Review: “Private Peaceful”

Shane O’Regan (Photo by Michael Brosilow.)


Where: Greenhouse Theater Center, 2257 N. Lincoln Ave.
When: through Nov. 11
Tickets: $40-$45
Phone: 773-404-7336

Theater Critic

Private Peaceful” is one of the most moving shows you’re likely to see this season.

Based on the 2003 novel for young adults by Michael Morpurgo (who also wrote “War Horse”), adapted for the stage the following year by Simon Reade, the play is the perfect microcosm of the futility and terrible cost of war, specifically World War I but really all wars including those now raging.

The solo piece directed by Reade has been touring for some time with youthful Irish actor Shane O’Regan in the title role (a real name Morpurgo found in a war cemetery outside of Ypres, Belgium), and it would be hard to imagine anyone better at inspiring empathy just by simply telling his story.

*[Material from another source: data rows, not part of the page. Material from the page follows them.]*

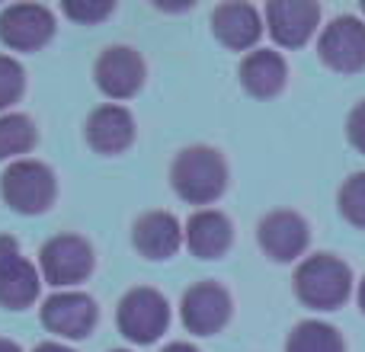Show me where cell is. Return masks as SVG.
<instances>
[{
  "instance_id": "obj_1",
  "label": "cell",
  "mask_w": 365,
  "mask_h": 352,
  "mask_svg": "<svg viewBox=\"0 0 365 352\" xmlns=\"http://www.w3.org/2000/svg\"><path fill=\"white\" fill-rule=\"evenodd\" d=\"M170 186L189 205H212L227 189V164L215 147H182L170 164Z\"/></svg>"
},
{
  "instance_id": "obj_2",
  "label": "cell",
  "mask_w": 365,
  "mask_h": 352,
  "mask_svg": "<svg viewBox=\"0 0 365 352\" xmlns=\"http://www.w3.org/2000/svg\"><path fill=\"white\" fill-rule=\"evenodd\" d=\"M353 291V272L330 253H314L295 272V295L314 311H334Z\"/></svg>"
},
{
  "instance_id": "obj_3",
  "label": "cell",
  "mask_w": 365,
  "mask_h": 352,
  "mask_svg": "<svg viewBox=\"0 0 365 352\" xmlns=\"http://www.w3.org/2000/svg\"><path fill=\"white\" fill-rule=\"evenodd\" d=\"M4 202L19 214H42L51 208L58 195L55 173L42 160H13L0 176Z\"/></svg>"
},
{
  "instance_id": "obj_4",
  "label": "cell",
  "mask_w": 365,
  "mask_h": 352,
  "mask_svg": "<svg viewBox=\"0 0 365 352\" xmlns=\"http://www.w3.org/2000/svg\"><path fill=\"white\" fill-rule=\"evenodd\" d=\"M115 323H119L122 336L138 346L160 340L170 323V304L158 289H132L119 301L115 311Z\"/></svg>"
},
{
  "instance_id": "obj_5",
  "label": "cell",
  "mask_w": 365,
  "mask_h": 352,
  "mask_svg": "<svg viewBox=\"0 0 365 352\" xmlns=\"http://www.w3.org/2000/svg\"><path fill=\"white\" fill-rule=\"evenodd\" d=\"M38 266L48 285H77L93 272V247L77 234H58L38 250Z\"/></svg>"
},
{
  "instance_id": "obj_6",
  "label": "cell",
  "mask_w": 365,
  "mask_h": 352,
  "mask_svg": "<svg viewBox=\"0 0 365 352\" xmlns=\"http://www.w3.org/2000/svg\"><path fill=\"white\" fill-rule=\"evenodd\" d=\"M93 81L109 100H128L145 87V58L132 45H109L93 64Z\"/></svg>"
},
{
  "instance_id": "obj_7",
  "label": "cell",
  "mask_w": 365,
  "mask_h": 352,
  "mask_svg": "<svg viewBox=\"0 0 365 352\" xmlns=\"http://www.w3.org/2000/svg\"><path fill=\"white\" fill-rule=\"evenodd\" d=\"M55 36V13L42 4H13L0 13V42L13 51H36Z\"/></svg>"
},
{
  "instance_id": "obj_8",
  "label": "cell",
  "mask_w": 365,
  "mask_h": 352,
  "mask_svg": "<svg viewBox=\"0 0 365 352\" xmlns=\"http://www.w3.org/2000/svg\"><path fill=\"white\" fill-rule=\"evenodd\" d=\"M96 301L83 291H58V295L45 298L42 304V323L48 333L61 336V340H83L93 333L96 327Z\"/></svg>"
},
{
  "instance_id": "obj_9",
  "label": "cell",
  "mask_w": 365,
  "mask_h": 352,
  "mask_svg": "<svg viewBox=\"0 0 365 352\" xmlns=\"http://www.w3.org/2000/svg\"><path fill=\"white\" fill-rule=\"evenodd\" d=\"M321 61L340 74H356L365 68V23L356 16H336L321 32Z\"/></svg>"
},
{
  "instance_id": "obj_10",
  "label": "cell",
  "mask_w": 365,
  "mask_h": 352,
  "mask_svg": "<svg viewBox=\"0 0 365 352\" xmlns=\"http://www.w3.org/2000/svg\"><path fill=\"white\" fill-rule=\"evenodd\" d=\"M38 272L29 259H23L16 240L0 234V308L26 311L38 298Z\"/></svg>"
},
{
  "instance_id": "obj_11",
  "label": "cell",
  "mask_w": 365,
  "mask_h": 352,
  "mask_svg": "<svg viewBox=\"0 0 365 352\" xmlns=\"http://www.w3.org/2000/svg\"><path fill=\"white\" fill-rule=\"evenodd\" d=\"M180 317L189 333L212 336L231 321V295H227V289L218 282H195L192 289L182 295Z\"/></svg>"
},
{
  "instance_id": "obj_12",
  "label": "cell",
  "mask_w": 365,
  "mask_h": 352,
  "mask_svg": "<svg viewBox=\"0 0 365 352\" xmlns=\"http://www.w3.org/2000/svg\"><path fill=\"white\" fill-rule=\"evenodd\" d=\"M321 23V6L314 0H272L266 4V26L269 36L282 48H302Z\"/></svg>"
},
{
  "instance_id": "obj_13",
  "label": "cell",
  "mask_w": 365,
  "mask_h": 352,
  "mask_svg": "<svg viewBox=\"0 0 365 352\" xmlns=\"http://www.w3.org/2000/svg\"><path fill=\"white\" fill-rule=\"evenodd\" d=\"M308 221L298 212H269L257 227V240L263 253L276 263H292L308 247Z\"/></svg>"
},
{
  "instance_id": "obj_14",
  "label": "cell",
  "mask_w": 365,
  "mask_h": 352,
  "mask_svg": "<svg viewBox=\"0 0 365 352\" xmlns=\"http://www.w3.org/2000/svg\"><path fill=\"white\" fill-rule=\"evenodd\" d=\"M83 135H87V145L96 154H122L135 141V119L125 106L109 103V106H100L90 113Z\"/></svg>"
},
{
  "instance_id": "obj_15",
  "label": "cell",
  "mask_w": 365,
  "mask_h": 352,
  "mask_svg": "<svg viewBox=\"0 0 365 352\" xmlns=\"http://www.w3.org/2000/svg\"><path fill=\"white\" fill-rule=\"evenodd\" d=\"M182 240L192 250V257L199 259H218L231 250L234 240V227L231 218L225 212H215V208H202L182 227Z\"/></svg>"
},
{
  "instance_id": "obj_16",
  "label": "cell",
  "mask_w": 365,
  "mask_h": 352,
  "mask_svg": "<svg viewBox=\"0 0 365 352\" xmlns=\"http://www.w3.org/2000/svg\"><path fill=\"white\" fill-rule=\"evenodd\" d=\"M132 244L148 259H170L182 247V224L170 212H145L132 227Z\"/></svg>"
},
{
  "instance_id": "obj_17",
  "label": "cell",
  "mask_w": 365,
  "mask_h": 352,
  "mask_svg": "<svg viewBox=\"0 0 365 352\" xmlns=\"http://www.w3.org/2000/svg\"><path fill=\"white\" fill-rule=\"evenodd\" d=\"M212 32L227 48L247 51L263 36V19H259L257 6L250 4H221L212 13Z\"/></svg>"
},
{
  "instance_id": "obj_18",
  "label": "cell",
  "mask_w": 365,
  "mask_h": 352,
  "mask_svg": "<svg viewBox=\"0 0 365 352\" xmlns=\"http://www.w3.org/2000/svg\"><path fill=\"white\" fill-rule=\"evenodd\" d=\"M285 77H289V68H285V58L279 51L269 48H257L240 61V83L250 96L257 100H269L279 90L285 87Z\"/></svg>"
},
{
  "instance_id": "obj_19",
  "label": "cell",
  "mask_w": 365,
  "mask_h": 352,
  "mask_svg": "<svg viewBox=\"0 0 365 352\" xmlns=\"http://www.w3.org/2000/svg\"><path fill=\"white\" fill-rule=\"evenodd\" d=\"M36 122L23 113H6L0 115V160H10L29 154L36 147Z\"/></svg>"
},
{
  "instance_id": "obj_20",
  "label": "cell",
  "mask_w": 365,
  "mask_h": 352,
  "mask_svg": "<svg viewBox=\"0 0 365 352\" xmlns=\"http://www.w3.org/2000/svg\"><path fill=\"white\" fill-rule=\"evenodd\" d=\"M285 352H346V346H343V336L330 323L304 321L289 333Z\"/></svg>"
},
{
  "instance_id": "obj_21",
  "label": "cell",
  "mask_w": 365,
  "mask_h": 352,
  "mask_svg": "<svg viewBox=\"0 0 365 352\" xmlns=\"http://www.w3.org/2000/svg\"><path fill=\"white\" fill-rule=\"evenodd\" d=\"M336 205H340V214L353 227H365V173H353L343 182Z\"/></svg>"
},
{
  "instance_id": "obj_22",
  "label": "cell",
  "mask_w": 365,
  "mask_h": 352,
  "mask_svg": "<svg viewBox=\"0 0 365 352\" xmlns=\"http://www.w3.org/2000/svg\"><path fill=\"white\" fill-rule=\"evenodd\" d=\"M26 90V71L16 58L0 55V109H10Z\"/></svg>"
},
{
  "instance_id": "obj_23",
  "label": "cell",
  "mask_w": 365,
  "mask_h": 352,
  "mask_svg": "<svg viewBox=\"0 0 365 352\" xmlns=\"http://www.w3.org/2000/svg\"><path fill=\"white\" fill-rule=\"evenodd\" d=\"M113 0H64L61 10L64 16L77 19V23H100V19H106L109 13H113Z\"/></svg>"
},
{
  "instance_id": "obj_24",
  "label": "cell",
  "mask_w": 365,
  "mask_h": 352,
  "mask_svg": "<svg viewBox=\"0 0 365 352\" xmlns=\"http://www.w3.org/2000/svg\"><path fill=\"white\" fill-rule=\"evenodd\" d=\"M346 135H349V145H353L359 154H365V100L349 113Z\"/></svg>"
},
{
  "instance_id": "obj_25",
  "label": "cell",
  "mask_w": 365,
  "mask_h": 352,
  "mask_svg": "<svg viewBox=\"0 0 365 352\" xmlns=\"http://www.w3.org/2000/svg\"><path fill=\"white\" fill-rule=\"evenodd\" d=\"M32 352H74V349H68L64 343H38Z\"/></svg>"
},
{
  "instance_id": "obj_26",
  "label": "cell",
  "mask_w": 365,
  "mask_h": 352,
  "mask_svg": "<svg viewBox=\"0 0 365 352\" xmlns=\"http://www.w3.org/2000/svg\"><path fill=\"white\" fill-rule=\"evenodd\" d=\"M164 352H199V349H195L192 343H170Z\"/></svg>"
},
{
  "instance_id": "obj_27",
  "label": "cell",
  "mask_w": 365,
  "mask_h": 352,
  "mask_svg": "<svg viewBox=\"0 0 365 352\" xmlns=\"http://www.w3.org/2000/svg\"><path fill=\"white\" fill-rule=\"evenodd\" d=\"M0 352H19V346L13 340H4V336H0Z\"/></svg>"
},
{
  "instance_id": "obj_28",
  "label": "cell",
  "mask_w": 365,
  "mask_h": 352,
  "mask_svg": "<svg viewBox=\"0 0 365 352\" xmlns=\"http://www.w3.org/2000/svg\"><path fill=\"white\" fill-rule=\"evenodd\" d=\"M359 308H362V314H365V279L359 282Z\"/></svg>"
},
{
  "instance_id": "obj_29",
  "label": "cell",
  "mask_w": 365,
  "mask_h": 352,
  "mask_svg": "<svg viewBox=\"0 0 365 352\" xmlns=\"http://www.w3.org/2000/svg\"><path fill=\"white\" fill-rule=\"evenodd\" d=\"M113 352H125V349H113Z\"/></svg>"
},
{
  "instance_id": "obj_30",
  "label": "cell",
  "mask_w": 365,
  "mask_h": 352,
  "mask_svg": "<svg viewBox=\"0 0 365 352\" xmlns=\"http://www.w3.org/2000/svg\"><path fill=\"white\" fill-rule=\"evenodd\" d=\"M362 13H365V4H362Z\"/></svg>"
}]
</instances>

O’Regan plays Thomas “Tommo” Peaceful, a private we first see curled up on a cot in the dark—austere but effective scenic and lighting design by Anshuman Bhatia—his uniform jacket folded up as a pillow, his helmet on the floor nearby. As he holds up his wristwatch to hear it ticking and check the time, we learn that it is around 10 p.m., and he is in prison awaiting execution at dawn for “cowardice.”

To feel “alive” rather than sleeping away his last hours, Tommo relives his all-too-brief 17 years, from his childhood in the tiny village of Iddesleigh, Devonshire, to the killing fields of Flanders. In the course of 85-or-so minutes, O’Regan vividly becomes two-dozen characters ranging from his beloved brother Charlie, three years his senior, to his nasty nemesis, Sgt. Hanley.

His early experiences are not unlike those of so many other boys, though the details may be different.

He recounts the joys and pains of the first days of school, his guilt over the accidental death of his father trying to save him from a falling tree, holding his own with a bully, poaching on the grounds of the local lord, eating potatoes to get through tough times, a fishing expedition, seeing his first airplane and giving the lost pilot directions, and most of all, his life-long relationship with Molly and Charlie,  the young woman both of them love and Charlie marries.

The war initially is a far-off venture involving some murdered archduke, but the fighting soon moves into Belgium and France. Then Tommo is in town during a big recruitment drive with its fevered appeal to patriotism and beating “the Hun,” and he panics when an old woman calls him a coward for not enlisting. Soon, however, he does enlist with Charlie, who says they’re 19-year-old twins to get around the fact that Tommo is only 16 and underage.

Their time in Belgium goes from the shock of seeing the walking wounded to being stuck in the trenches and, worse yet, having to venture out into no-man’s land amid the relentless shelling. Tommo describes the mud, the lice, the rats, the attacks of poisonous gas, and the dead bodies all around him, turning his cot on its side to simulate both the trenches and bobbed wire, while Jason Barnes’ sound design mimics the horrific bombing. The misery is relieved only by a little happiness at a tavern, where Tommo has his first drink and is smiled upon by a waitress.

His account culminates with the incidents leading to the execution that awaits him, a truly appalling injustice. Amid the fighting, Sgt. Hanley orders the battle-worn men to go on a surefire suicide mission, and Tommo can’t bring himself to leave his seriously wounded brother. For this, he is arrested, courtmartialed in less than an hour, and sentenced to death by firing squad.

What makes “Private Peaceful” so moving, besides O’Regan’s fine performance, is that this really happened: Soldiers, many of them shell shocked, were killed by their own side rather than the enemy. As the program notes point out: “In the First World War, between 1914 and 1918, over 290 soldiers of the British and Commonwealth armies were executed by firing squad, some for desertion, some for cowardice, two for simply sleeping at their posts.”

To compound the tragedy, the men weren’t granted posthumous pardons until almost a century later, in 2006. Just thinking about this – and the fact that similar injustices still are occurring – makes me very angry.